Stated goal. Find every line in the material below that contains the string "millimetres", treating uppercase and lowercase as different, and copy each such line.
━━ Data to process ━━
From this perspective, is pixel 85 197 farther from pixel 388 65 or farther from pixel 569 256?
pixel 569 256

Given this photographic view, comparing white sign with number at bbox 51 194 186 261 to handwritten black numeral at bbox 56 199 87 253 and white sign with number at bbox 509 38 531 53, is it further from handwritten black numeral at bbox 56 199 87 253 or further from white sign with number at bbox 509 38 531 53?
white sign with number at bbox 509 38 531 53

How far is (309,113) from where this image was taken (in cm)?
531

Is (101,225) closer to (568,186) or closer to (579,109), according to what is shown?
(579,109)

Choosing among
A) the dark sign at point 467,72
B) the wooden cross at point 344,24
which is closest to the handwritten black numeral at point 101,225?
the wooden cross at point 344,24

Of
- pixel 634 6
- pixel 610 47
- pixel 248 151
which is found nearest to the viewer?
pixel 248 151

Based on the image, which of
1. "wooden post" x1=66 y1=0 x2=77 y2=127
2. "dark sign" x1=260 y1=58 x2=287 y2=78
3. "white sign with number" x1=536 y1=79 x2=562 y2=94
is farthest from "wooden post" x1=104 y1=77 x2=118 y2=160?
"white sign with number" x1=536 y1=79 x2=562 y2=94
━━━
━━ Data to process ━━
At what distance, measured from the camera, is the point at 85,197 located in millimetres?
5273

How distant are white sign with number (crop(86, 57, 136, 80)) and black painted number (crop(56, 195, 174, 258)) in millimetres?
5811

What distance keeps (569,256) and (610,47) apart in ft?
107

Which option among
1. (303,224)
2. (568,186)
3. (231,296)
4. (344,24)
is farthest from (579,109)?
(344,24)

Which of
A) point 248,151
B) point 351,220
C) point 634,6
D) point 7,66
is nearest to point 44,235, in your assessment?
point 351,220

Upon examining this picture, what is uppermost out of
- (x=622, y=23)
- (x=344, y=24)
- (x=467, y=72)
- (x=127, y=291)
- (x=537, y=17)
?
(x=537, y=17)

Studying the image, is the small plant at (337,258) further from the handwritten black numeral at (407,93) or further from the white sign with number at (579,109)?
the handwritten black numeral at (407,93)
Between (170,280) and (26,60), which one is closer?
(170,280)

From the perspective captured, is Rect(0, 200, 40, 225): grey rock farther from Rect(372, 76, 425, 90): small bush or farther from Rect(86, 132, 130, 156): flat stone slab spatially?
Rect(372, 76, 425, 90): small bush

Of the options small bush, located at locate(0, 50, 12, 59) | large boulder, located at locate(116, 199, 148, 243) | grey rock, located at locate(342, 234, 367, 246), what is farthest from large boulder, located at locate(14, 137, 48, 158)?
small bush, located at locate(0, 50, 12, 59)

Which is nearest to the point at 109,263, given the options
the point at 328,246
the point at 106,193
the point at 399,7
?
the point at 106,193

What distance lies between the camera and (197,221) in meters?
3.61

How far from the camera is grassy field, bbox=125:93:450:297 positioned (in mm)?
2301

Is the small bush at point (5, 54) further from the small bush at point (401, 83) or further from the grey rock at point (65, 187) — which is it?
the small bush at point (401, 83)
━━━
Response to the exercise.
At what distance, measured from the camera, is the point at 85,197 located in millimetres?
How distant are white sign with number (crop(86, 57, 136, 80)) and black painted number (crop(56, 195, 174, 258)) in millimetres?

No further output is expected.